Consigne » D'après l'article sur la ruelle bleue-verte, combien de millimètres de pluie tombent en moyenne chaque année sur Montréal ?

Extrait du texte »
Une ruelle bleue-verte pour faire la pluie, mais surtout le beau temps

Les ruelles vertes ajoutent une teinte de bleu à leur palette. À Montréal, un nouveau type d’aménagement vise à transformer ces passages en lieu d’harmonie avec la pluie. Objectif : faire émerger l’éponge de la nature enfouie sous le béton des villes pour éviter que les eaux pluviales se retrouvent systématiquement dans le réseau municipal.
Chaque année, en moyenne, le ciel déverse 764 mm de pluie sur Montréal, selon les données de la Ville. Avec les toitures, les chaussées et les stationnements qui tapissent l’île, chaque goutte a 75 % de risques de heurter une surface minéralisée et imperméable, véritable voie rapide vers les canalisations municipales.
Et bien que les conduites d’eau et d’égout de la métropole puissent, mises bout à bout, atteindre Bagdad, ces 9000 km de canalisations se remplissent vite en cas d’averses importantes. Le déluge tombé le 13 septembre dernier à Montréal a témoigné, pour le plus grand malheur des inondés, des conséquences qu’une pluie diluvienne peut faire subir à une ville et à ses résidents.
Montréal présente une fragilité particulière devant la pluie, puisque les deux tiers de ses canalisations, surtout situées au centre et dans l’est de la ville, sont unitaires, c’est-à-dire que les eaux usées et les eaux de ruissellement aboutissent dans les mêmes conduits.
« Comme ils transportent l’eau de pluie en plus de l’eau sanitaire, leur débit peut augmenter de beaucoup en période d’orage ou de pluie intense, et même présenter des risques de débordement », écrit la Ville sur la page de son réseau d’égouts.
Or un nouveau modèle d’aménagement s’apprête à voir le jour dans Pointe-Saint-Charles, à Montréal, avec l’ambition d’apporter une solution à ce problème qui frappe des milieux urbains de plus en plus soumis aux aléas du climat.

Données »
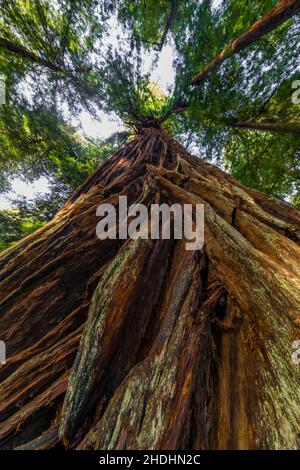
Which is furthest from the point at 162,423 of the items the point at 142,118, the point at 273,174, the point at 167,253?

Réponse attendue » En moyenne, 764 mm de pluie par année, selon les données de la Ville.